The SteadyScrib pen set, created with 3D printers within the Garage, an interdisciplinary entrepreneurship space for college students at Northwestern University.
Cissy Lacks, a member of Movers and Shakers, tried the SteadyScrib pen set and said it worked higher than other pens she had tried before. Lacks has suffered from Parkinson's disease with mild symptoms for 3 years. As a theater critic for the local newspaper Round table from EvanstonLacks hopes to make use of the invention to take notes during job interviews.
She said the pen kit also covers needs reminiscent of writing cards to family and friends, filling out forms and questionnaires for the doctor's office or writing checks.
“Instead of my hand stopping or getting tired, it moved very easily,” Lacks said. “So my hand didn't have to work very hard to [the pen] work. And the size of the letters stays the same, which is really important.”
Lacks said that when living with Parkinson's, it's vital to perform an motion with intention. But when writing, that's only temporarily true because letters are inclined to get smaller as a result of dysgraphia, a neurological condition that affects handwriting in numerous ways. She said SteadyScrib seems to unravel that problem.
“I can really think about the font and it looks fine, but two lines later it can be much smaller. But that wasn't the case with this system. It stayed pretty much the same,” she said.
The SteadyScrib pen set features a pen with a neodymium magnetic core and a metallic metal sheet under the paper.
Rebecca Gilbert, MD, PhD, chief scientific officer of the American Parkinson Disease Association, said she has seen supplies and pens for Parkinson's patients, but no device that uses magnets to stabilize tremors.
Gilbert said Parkinson's disease affects patients' motor planning skills, especially when the patient is resting. Dystonia, or involuntary muscle contractions, and dyskinesia, or muscle spasms, are some symptoms that may interfere with the writing process.
According to Mokotoff, greater than 1,000 people have added their names to a Waiting list for a SteadyScrib kit.

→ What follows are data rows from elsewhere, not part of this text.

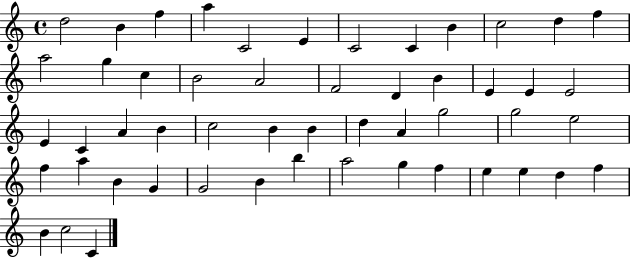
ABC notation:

X:1
T:Untitled
M:4/4
L:1/4
K:C
d2 B f a C2 E C2 C B c2 d f a2 g c B2 A2 F2 D B E E E2 E C A B c2 B B d A g2 g2 e2 f a B G G2 B b a2 g f e e d f B c2 C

Demand is outpacing production capability within the innovation space on campus, so SteadyScrib is now on the lookout for a partner to assist scale production to satisfy customer needs. SteadyScrib received five grants totaling $43,680, and Mokotoff said SteadyScrib is working with several potential partners fascinated with manufacturing the product.
Chan said SteadyScrib plans so as to add an extra feature to retract the pen tip to stop ink drying. SteadyScrib can be working on adapting the pen to its users' Parkinson's symptoms.

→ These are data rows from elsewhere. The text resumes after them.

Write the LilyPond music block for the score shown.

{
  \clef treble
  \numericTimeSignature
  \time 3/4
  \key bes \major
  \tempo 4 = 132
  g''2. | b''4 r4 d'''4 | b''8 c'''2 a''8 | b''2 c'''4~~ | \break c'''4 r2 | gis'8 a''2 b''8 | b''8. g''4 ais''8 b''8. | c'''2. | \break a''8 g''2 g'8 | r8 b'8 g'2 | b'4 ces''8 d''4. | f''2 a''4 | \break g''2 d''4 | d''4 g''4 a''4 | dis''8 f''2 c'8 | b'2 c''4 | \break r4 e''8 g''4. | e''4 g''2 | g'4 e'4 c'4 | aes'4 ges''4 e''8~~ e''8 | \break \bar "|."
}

For example, patients exhibit a spectrum of Parkinson's symptoms resulting from tremors or other neurological problems. Mokotoff said her team is working to adapt the pen based on these findings to create a more comprehensive and responsive product.

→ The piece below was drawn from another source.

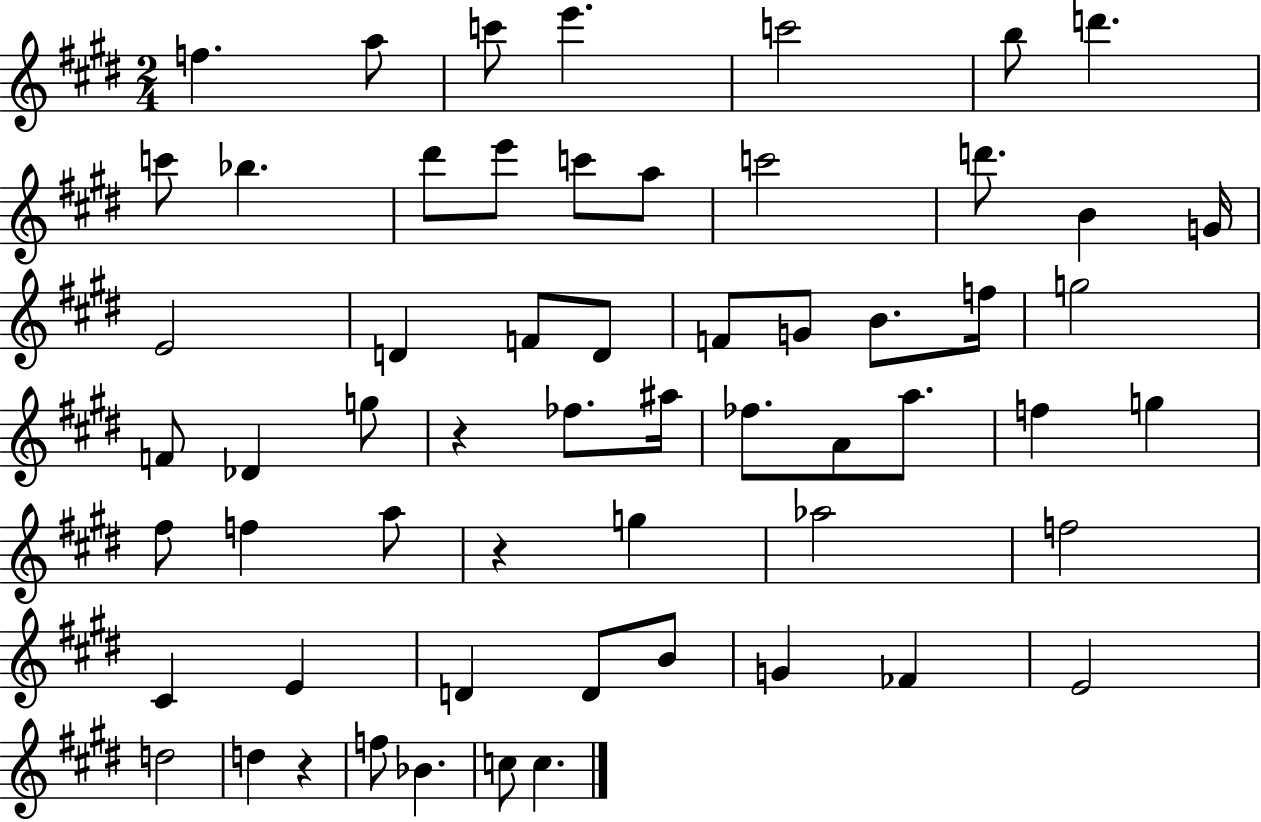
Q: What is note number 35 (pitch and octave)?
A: F5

“We have our pen [based] amongst essentially the most regularly rated inhibition symptoms,” said Mokotoff. “But you realize, the issue can't be divided into all cases.”
Parkinson's is a neurological disorder that, in severe cases, causes shaky movements or difficulty walking and speaking. As symptoms progress, fine motor skills such as writing become increasingly difficult. According to the National Institute of Neurological Disorders and Stroke, Parkinson's is the second most common neurodegenerative disease in the United States, after Alzheimer's.